— BEGIN MATERIAL FOR THIS EXERCISE —

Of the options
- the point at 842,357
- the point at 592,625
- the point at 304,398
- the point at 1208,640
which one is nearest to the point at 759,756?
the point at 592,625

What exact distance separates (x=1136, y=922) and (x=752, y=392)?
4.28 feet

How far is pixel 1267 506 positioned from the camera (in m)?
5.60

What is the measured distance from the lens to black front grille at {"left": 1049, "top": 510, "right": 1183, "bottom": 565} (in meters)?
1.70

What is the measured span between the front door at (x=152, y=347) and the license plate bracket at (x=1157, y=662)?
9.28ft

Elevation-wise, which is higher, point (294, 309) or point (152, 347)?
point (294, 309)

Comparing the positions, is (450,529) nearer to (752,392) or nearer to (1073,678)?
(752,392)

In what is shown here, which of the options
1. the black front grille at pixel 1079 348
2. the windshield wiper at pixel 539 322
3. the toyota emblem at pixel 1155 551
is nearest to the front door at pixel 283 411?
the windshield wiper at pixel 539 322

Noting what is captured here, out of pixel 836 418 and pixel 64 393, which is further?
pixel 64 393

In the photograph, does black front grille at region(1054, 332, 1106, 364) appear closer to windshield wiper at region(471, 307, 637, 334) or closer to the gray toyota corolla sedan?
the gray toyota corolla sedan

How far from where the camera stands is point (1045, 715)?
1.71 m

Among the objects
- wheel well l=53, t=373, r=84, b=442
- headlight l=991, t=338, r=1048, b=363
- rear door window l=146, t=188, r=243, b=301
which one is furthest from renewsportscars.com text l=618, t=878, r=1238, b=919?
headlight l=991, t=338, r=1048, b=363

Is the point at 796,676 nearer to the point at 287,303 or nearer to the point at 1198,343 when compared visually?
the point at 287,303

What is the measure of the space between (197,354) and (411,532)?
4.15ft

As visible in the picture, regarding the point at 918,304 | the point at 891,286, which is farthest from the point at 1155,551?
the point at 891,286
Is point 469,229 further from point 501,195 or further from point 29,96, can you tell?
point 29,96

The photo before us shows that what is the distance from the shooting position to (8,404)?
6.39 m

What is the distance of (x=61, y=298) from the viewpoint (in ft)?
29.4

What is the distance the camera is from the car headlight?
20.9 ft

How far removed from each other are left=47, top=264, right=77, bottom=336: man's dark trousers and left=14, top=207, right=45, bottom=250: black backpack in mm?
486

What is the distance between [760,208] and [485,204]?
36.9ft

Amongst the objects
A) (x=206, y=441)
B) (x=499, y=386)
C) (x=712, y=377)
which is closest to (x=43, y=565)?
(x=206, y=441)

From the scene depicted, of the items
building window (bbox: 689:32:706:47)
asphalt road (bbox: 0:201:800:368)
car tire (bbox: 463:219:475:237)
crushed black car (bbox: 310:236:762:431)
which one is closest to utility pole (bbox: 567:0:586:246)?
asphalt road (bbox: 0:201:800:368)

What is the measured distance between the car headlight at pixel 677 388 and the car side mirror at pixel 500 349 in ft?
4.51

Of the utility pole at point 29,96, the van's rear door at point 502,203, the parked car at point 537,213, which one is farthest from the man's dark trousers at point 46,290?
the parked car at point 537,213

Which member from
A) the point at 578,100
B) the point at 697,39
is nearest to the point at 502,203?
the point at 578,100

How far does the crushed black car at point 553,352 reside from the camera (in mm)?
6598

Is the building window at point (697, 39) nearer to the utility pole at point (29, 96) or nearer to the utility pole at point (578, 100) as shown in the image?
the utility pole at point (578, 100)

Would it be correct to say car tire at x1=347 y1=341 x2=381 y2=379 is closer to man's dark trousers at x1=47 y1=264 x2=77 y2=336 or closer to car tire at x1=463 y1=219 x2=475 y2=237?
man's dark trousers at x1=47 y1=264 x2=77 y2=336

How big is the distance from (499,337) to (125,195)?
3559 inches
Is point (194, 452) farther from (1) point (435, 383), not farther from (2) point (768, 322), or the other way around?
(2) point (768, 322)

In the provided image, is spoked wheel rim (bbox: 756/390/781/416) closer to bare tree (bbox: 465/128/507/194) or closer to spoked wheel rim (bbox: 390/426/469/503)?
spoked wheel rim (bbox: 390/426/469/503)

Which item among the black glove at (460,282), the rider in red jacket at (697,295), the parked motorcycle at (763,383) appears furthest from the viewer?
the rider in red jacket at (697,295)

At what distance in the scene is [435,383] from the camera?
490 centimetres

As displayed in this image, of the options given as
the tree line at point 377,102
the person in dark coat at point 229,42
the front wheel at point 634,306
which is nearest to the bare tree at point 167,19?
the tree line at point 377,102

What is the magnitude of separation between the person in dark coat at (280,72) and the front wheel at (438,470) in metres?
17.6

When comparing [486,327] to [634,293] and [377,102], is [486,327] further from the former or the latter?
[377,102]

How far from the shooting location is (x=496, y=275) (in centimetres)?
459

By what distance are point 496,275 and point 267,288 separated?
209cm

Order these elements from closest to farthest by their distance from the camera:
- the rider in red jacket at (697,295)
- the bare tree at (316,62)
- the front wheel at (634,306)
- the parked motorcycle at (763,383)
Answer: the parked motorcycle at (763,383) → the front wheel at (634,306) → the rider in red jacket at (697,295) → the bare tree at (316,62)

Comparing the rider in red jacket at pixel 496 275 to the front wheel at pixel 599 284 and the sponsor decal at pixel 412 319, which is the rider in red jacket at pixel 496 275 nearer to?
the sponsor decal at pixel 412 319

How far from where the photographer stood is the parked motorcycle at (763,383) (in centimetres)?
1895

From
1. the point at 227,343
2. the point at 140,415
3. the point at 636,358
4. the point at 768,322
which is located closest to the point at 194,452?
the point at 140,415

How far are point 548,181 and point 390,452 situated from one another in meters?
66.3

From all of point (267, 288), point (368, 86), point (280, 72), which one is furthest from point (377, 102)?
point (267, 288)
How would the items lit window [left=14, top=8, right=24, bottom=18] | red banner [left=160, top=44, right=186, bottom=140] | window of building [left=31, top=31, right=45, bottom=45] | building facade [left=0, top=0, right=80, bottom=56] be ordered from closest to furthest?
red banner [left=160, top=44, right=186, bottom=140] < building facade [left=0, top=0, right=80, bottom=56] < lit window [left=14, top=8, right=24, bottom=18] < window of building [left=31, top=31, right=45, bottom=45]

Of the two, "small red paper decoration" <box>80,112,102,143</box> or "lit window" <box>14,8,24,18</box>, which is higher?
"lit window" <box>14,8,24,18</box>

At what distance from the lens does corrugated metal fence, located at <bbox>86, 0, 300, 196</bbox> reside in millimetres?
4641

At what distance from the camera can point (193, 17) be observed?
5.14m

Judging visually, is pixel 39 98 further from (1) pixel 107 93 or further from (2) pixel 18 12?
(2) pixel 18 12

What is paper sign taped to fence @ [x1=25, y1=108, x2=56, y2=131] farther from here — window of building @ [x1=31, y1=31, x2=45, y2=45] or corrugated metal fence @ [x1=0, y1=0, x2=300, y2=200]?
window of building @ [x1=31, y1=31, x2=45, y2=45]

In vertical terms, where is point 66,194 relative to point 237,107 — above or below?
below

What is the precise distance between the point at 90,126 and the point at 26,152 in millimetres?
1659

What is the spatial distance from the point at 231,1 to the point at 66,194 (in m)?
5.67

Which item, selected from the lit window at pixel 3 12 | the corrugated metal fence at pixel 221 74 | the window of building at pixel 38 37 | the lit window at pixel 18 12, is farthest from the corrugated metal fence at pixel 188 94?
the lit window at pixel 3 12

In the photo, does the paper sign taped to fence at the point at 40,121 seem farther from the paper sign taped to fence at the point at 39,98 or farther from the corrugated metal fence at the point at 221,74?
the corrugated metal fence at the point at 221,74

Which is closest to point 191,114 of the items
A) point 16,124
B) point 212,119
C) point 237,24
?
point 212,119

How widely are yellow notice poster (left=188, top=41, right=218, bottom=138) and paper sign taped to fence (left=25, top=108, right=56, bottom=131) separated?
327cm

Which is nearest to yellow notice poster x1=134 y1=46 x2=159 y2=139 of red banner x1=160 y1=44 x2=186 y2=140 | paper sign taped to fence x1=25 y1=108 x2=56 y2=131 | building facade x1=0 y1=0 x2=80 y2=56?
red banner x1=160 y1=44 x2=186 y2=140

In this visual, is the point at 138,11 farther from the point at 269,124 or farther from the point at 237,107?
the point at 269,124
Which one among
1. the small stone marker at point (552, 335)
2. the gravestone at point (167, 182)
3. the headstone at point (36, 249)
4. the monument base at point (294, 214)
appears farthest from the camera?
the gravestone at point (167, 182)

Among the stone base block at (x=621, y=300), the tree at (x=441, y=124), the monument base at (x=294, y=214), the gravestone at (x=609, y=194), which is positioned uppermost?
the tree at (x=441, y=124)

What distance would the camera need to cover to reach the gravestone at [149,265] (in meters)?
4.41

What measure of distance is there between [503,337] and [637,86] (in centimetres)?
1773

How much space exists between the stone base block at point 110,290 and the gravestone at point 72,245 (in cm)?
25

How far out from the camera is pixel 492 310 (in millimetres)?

— END MATERIAL FOR THIS EXERCISE —

SHORT TASK
Give back exactly the lines from the line containing "In this visual, is" to the end of the entries, and no other lines.

TASK OUTPUT
In this visual, is the point at 138,11 farther from the point at 269,124 or farther from the point at 237,107?
the point at 269,124
Which one among
1. the small stone marker at point (552, 335)
2. the gravestone at point (167, 182)
3. the headstone at point (36, 249)
4. the monument base at point (294, 214)
appears farthest from the camera?
the gravestone at point (167, 182)

Among the stone base block at (x=621, y=300), the tree at (x=441, y=124), the monument base at (x=294, y=214), the gravestone at (x=609, y=194), which is positioned uppermost?
the tree at (x=441, y=124)

What distance would the camera need to cover to reach the gravestone at [149,265] (in meters)?
4.41

What measure of distance is there between [503,337] and [637,86] (in centimetres)?
1773

How much space exists between the stone base block at point 110,290 and the gravestone at point 72,245 (in cm)?
25

How far out from the camera is pixel 492 310 (in millimetres)?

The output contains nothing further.